**What is needed:**
Copy the following records word for word, keeping every line unchanged.

── Records to process

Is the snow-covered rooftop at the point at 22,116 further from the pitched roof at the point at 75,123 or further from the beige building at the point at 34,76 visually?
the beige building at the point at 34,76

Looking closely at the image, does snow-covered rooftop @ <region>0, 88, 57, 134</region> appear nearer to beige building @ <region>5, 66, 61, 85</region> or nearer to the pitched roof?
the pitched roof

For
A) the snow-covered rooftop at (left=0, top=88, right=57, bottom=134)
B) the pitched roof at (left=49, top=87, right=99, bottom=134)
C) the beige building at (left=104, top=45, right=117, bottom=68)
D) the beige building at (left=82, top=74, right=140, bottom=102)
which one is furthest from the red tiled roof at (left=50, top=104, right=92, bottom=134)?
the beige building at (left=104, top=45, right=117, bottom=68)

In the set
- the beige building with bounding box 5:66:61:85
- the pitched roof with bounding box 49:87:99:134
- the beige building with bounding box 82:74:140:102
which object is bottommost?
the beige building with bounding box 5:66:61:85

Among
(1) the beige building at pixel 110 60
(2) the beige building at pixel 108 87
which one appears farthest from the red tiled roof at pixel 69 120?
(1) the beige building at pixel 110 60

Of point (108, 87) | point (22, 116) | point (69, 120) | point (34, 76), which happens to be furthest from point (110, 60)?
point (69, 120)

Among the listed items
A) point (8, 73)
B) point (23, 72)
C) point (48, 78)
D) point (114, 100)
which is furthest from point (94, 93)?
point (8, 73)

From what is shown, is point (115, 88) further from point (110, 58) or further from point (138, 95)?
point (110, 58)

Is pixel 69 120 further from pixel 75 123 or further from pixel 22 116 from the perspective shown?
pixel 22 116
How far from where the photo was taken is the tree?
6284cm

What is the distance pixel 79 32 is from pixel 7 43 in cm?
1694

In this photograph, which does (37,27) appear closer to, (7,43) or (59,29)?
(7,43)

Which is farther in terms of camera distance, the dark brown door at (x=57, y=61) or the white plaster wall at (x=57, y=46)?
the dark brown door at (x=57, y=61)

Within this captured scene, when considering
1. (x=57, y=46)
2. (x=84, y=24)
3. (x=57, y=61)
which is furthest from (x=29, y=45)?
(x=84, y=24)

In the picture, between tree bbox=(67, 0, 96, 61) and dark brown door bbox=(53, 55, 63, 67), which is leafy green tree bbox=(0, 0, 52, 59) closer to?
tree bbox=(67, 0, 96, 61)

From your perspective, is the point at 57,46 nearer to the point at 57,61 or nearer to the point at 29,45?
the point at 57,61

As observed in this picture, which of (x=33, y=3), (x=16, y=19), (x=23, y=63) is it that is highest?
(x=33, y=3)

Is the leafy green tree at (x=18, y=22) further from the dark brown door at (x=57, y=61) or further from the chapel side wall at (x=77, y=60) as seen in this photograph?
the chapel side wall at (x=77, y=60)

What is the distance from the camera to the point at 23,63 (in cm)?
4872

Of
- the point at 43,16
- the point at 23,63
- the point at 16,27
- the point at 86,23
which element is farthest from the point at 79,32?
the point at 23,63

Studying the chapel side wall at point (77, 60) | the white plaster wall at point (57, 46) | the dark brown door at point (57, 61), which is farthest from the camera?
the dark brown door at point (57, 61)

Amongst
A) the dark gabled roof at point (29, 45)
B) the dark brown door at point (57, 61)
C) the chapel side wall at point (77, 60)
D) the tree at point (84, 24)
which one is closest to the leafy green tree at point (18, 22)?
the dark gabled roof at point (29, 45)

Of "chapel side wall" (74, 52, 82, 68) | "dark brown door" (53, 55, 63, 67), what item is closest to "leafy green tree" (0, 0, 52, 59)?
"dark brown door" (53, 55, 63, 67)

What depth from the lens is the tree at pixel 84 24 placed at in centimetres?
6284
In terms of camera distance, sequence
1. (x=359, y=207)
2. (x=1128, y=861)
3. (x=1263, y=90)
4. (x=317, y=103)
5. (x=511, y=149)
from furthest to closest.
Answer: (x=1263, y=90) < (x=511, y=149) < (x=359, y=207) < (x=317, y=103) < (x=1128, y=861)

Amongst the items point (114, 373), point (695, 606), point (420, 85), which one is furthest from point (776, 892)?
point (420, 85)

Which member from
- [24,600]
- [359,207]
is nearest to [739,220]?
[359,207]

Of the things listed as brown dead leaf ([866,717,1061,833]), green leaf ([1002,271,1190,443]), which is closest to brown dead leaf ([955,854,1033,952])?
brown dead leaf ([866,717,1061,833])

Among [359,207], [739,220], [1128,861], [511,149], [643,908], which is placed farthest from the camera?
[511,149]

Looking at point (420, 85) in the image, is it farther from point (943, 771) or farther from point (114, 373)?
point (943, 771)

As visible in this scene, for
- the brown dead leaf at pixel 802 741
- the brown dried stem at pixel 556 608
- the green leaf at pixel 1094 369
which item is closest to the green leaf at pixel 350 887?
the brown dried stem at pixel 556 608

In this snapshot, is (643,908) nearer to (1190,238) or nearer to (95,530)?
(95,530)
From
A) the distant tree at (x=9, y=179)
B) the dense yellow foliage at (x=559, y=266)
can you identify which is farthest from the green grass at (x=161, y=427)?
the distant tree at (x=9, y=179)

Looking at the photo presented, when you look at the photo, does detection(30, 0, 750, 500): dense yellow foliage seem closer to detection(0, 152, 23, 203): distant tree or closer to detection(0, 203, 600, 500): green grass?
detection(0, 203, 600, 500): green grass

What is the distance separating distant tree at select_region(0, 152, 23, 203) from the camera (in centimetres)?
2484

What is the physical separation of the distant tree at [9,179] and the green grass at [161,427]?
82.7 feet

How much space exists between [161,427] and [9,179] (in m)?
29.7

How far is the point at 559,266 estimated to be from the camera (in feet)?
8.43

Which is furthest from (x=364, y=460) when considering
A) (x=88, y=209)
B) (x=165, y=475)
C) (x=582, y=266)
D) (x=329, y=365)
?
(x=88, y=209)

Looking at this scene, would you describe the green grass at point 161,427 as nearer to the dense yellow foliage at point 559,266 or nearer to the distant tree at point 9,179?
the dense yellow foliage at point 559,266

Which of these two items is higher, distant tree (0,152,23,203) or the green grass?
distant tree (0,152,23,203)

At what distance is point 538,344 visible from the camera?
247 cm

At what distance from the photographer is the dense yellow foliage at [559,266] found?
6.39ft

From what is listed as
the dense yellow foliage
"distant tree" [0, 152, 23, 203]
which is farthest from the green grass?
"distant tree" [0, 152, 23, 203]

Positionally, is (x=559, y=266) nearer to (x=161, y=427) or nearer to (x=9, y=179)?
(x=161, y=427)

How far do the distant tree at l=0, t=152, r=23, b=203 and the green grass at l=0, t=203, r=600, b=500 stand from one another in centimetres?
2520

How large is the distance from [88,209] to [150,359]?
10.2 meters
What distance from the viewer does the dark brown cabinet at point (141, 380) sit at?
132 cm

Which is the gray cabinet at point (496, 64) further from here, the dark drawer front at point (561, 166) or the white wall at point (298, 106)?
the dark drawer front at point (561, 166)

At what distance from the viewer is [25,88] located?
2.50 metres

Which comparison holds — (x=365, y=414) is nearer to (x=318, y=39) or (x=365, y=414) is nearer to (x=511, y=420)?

────

**Task solution:**
Is the snow-covered rooftop at the point at 22,116 further from the pitched roof at the point at 75,123 or further from the beige building at the point at 34,76 visually?
the beige building at the point at 34,76

Looking closely at the image, does snow-covered rooftop @ <region>0, 88, 57, 134</region> appear nearer to beige building @ <region>5, 66, 61, 85</region> or nearer to the pitched roof?
the pitched roof

For
A) the snow-covered rooftop at (left=0, top=88, right=57, bottom=134)
B) the pitched roof at (left=49, top=87, right=99, bottom=134)
C) the beige building at (left=104, top=45, right=117, bottom=68)
D) the beige building at (left=82, top=74, right=140, bottom=102)
which one is furthest from the red tiled roof at (left=50, top=104, right=92, bottom=134)?
the beige building at (left=104, top=45, right=117, bottom=68)

In the set
- the beige building with bounding box 5:66:61:85
- the pitched roof with bounding box 49:87:99:134
- the beige building with bounding box 82:74:140:102
which object is bottommost?
the beige building with bounding box 5:66:61:85

Among
(1) the beige building at pixel 110 60
(2) the beige building at pixel 108 87
which one appears farthest from the red tiled roof at pixel 69 120?
(1) the beige building at pixel 110 60

Of point (108, 87) | point (22, 116) | point (69, 120) | point (34, 76), which happens to be furthest from point (110, 60)?
point (69, 120)

Among the listed items
A) point (8, 73)
B) point (23, 72)
C) point (48, 78)
D) point (114, 100)
which is furthest from point (94, 93)?
point (8, 73)

From what is shown, is point (115, 88) further from point (110, 58) or further from point (138, 95)?
point (110, 58)

Is pixel 69 120 further from pixel 75 123 or further from pixel 22 116 from the perspective shown?
pixel 22 116
How far from where the photo was taken is the tree?
6284cm

What is the distance pixel 79 32 is from pixel 7 43 in cm?
1694

In this photograph, which does (37,27) appear closer to, (7,43) or (59,29)?
(7,43)

Which is farther in terms of camera distance, the dark brown door at (x=57, y=61) or the white plaster wall at (x=57, y=46)?
the dark brown door at (x=57, y=61)

Within this captured scene, when considering
1. (x=57, y=46)
2. (x=84, y=24)
3. (x=57, y=61)
which is furthest from (x=29, y=45)?
(x=84, y=24)

In the picture, between tree bbox=(67, 0, 96, 61) and dark brown door bbox=(53, 55, 63, 67), which is leafy green tree bbox=(0, 0, 52, 59) closer to?
tree bbox=(67, 0, 96, 61)

From your perspective, is the point at 57,46 nearer to the point at 57,61 or nearer to the point at 29,45?
the point at 57,61

As observed in this picture, which of (x=33, y=3), (x=16, y=19), (x=23, y=63) is it that is highest?
(x=33, y=3)

Is the leafy green tree at (x=18, y=22) further from the dark brown door at (x=57, y=61) or further from the chapel side wall at (x=77, y=60) as seen in this photograph?
the chapel side wall at (x=77, y=60)

What is the distance from the camera to the point at 23,63 (in cm)?
4872

Of
- the point at 43,16
- the point at 23,63
- the point at 16,27
- the point at 86,23
which element is farthest from the point at 79,32?
the point at 23,63

Studying the chapel side wall at point (77, 60) | the white plaster wall at point (57, 46) | the dark brown door at point (57, 61), which is farthest from the camera?
the dark brown door at point (57, 61)

Amongst
A) the dark gabled roof at point (29, 45)
B) the dark brown door at point (57, 61)
C) the chapel side wall at point (77, 60)
D) the tree at point (84, 24)
which one is closest to the leafy green tree at point (18, 22)?
the dark gabled roof at point (29, 45)

Of "chapel side wall" (74, 52, 82, 68) | "dark brown door" (53, 55, 63, 67), what item is closest to "leafy green tree" (0, 0, 52, 59)?
"dark brown door" (53, 55, 63, 67)

What depth from the lens is the tree at pixel 84 24 placed at in centimetres?
6284
In terms of camera distance, sequence
1. (x=359, y=207)
2. (x=1128, y=861)
3. (x=1263, y=90)
4. (x=317, y=103)
5. (x=511, y=149)
from furthest to closest.
Answer: (x=1263, y=90) < (x=511, y=149) < (x=359, y=207) < (x=317, y=103) < (x=1128, y=861)

Amongst the items point (114, 373), point (695, 606), point (420, 85), which one is furthest from point (776, 892)?
point (420, 85)

Which member from
- [24,600]
- [359,207]
is nearest to [739,220]?
[359,207]

Of the things listed as brown dead leaf ([866,717,1061,833]), green leaf ([1002,271,1190,443]), which is closest to brown dead leaf ([955,854,1033,952])?
brown dead leaf ([866,717,1061,833])

Among [359,207], [739,220], [1128,861], [511,149], [643,908], which is placed farthest from the camera?
[511,149]

Looking at point (420, 85) in the image, is it farther from point (943, 771) or farther from point (114, 373)?
point (943, 771)

As visible in this scene, for
- the brown dead leaf at pixel 802 741
- the brown dried stem at pixel 556 608
- the green leaf at pixel 1094 369
which item is closest to the green leaf at pixel 350 887?
the brown dried stem at pixel 556 608

In this snapshot, is (643,908) nearer to (1190,238) or nearer to (95,530)?
(95,530)
From
A) the distant tree at (x=9, y=179)
B) the dense yellow foliage at (x=559, y=266)
can you identify which is farthest from the green grass at (x=161, y=427)?
the distant tree at (x=9, y=179)

Looking at the photo presented, when you look at the photo, does detection(30, 0, 750, 500): dense yellow foliage seem closer to detection(0, 152, 23, 203): distant tree or closer to detection(0, 203, 600, 500): green grass?
detection(0, 203, 600, 500): green grass

What is the distance separating distant tree at select_region(0, 152, 23, 203) from the camera (in centimetres)?
2484

What is the physical separation of the distant tree at [9,179] and the green grass at [161,427]?
82.7 feet

How much space exists between [161,427] and [9,179] (in m)?
29.7

How far is the point at 559,266 estimated to be from the camera (in feet)?
8.43

Which is furthest from (x=364, y=460) when considering
A) (x=88, y=209)
B) (x=165, y=475)
C) (x=582, y=266)
D) (x=329, y=365)
?
(x=88, y=209)

Looking at this scene, would you describe the green grass at point 161,427 as nearer to the dense yellow foliage at point 559,266 or nearer to the distant tree at point 9,179?
the dense yellow foliage at point 559,266

Which of these two items is higher, distant tree (0,152,23,203) or the green grass?
distant tree (0,152,23,203)

At what distance is point 538,344 visible from the camera?
247 cm

At what distance from the photographer is the dense yellow foliage at [559,266] found?
6.39ft

From what is listed as
the dense yellow foliage
"distant tree" [0, 152, 23, 203]
which is farthest from the green grass?
"distant tree" [0, 152, 23, 203]

Positionally, is (x=559, y=266) nearer to (x=161, y=427) or nearer to (x=9, y=179)?
(x=161, y=427)

How far do the distant tree at l=0, t=152, r=23, b=203 and the green grass at l=0, t=203, r=600, b=500 stand from one another in centimetres?
2520

How large is the distance from [88,209] to [150,359]?
10.2 meters
What distance from the viewer does the dark brown cabinet at point (141, 380) sit at?
132 cm

Which is the gray cabinet at point (496, 64) further from here, the dark drawer front at point (561, 166) or the white wall at point (298, 106)?
the dark drawer front at point (561, 166)

At what distance from the viewer is [25,88] located?
2.50 metres

Which comparison holds — (x=365, y=414) is nearer to (x=318, y=39) or (x=365, y=414) is nearer to (x=511, y=420)?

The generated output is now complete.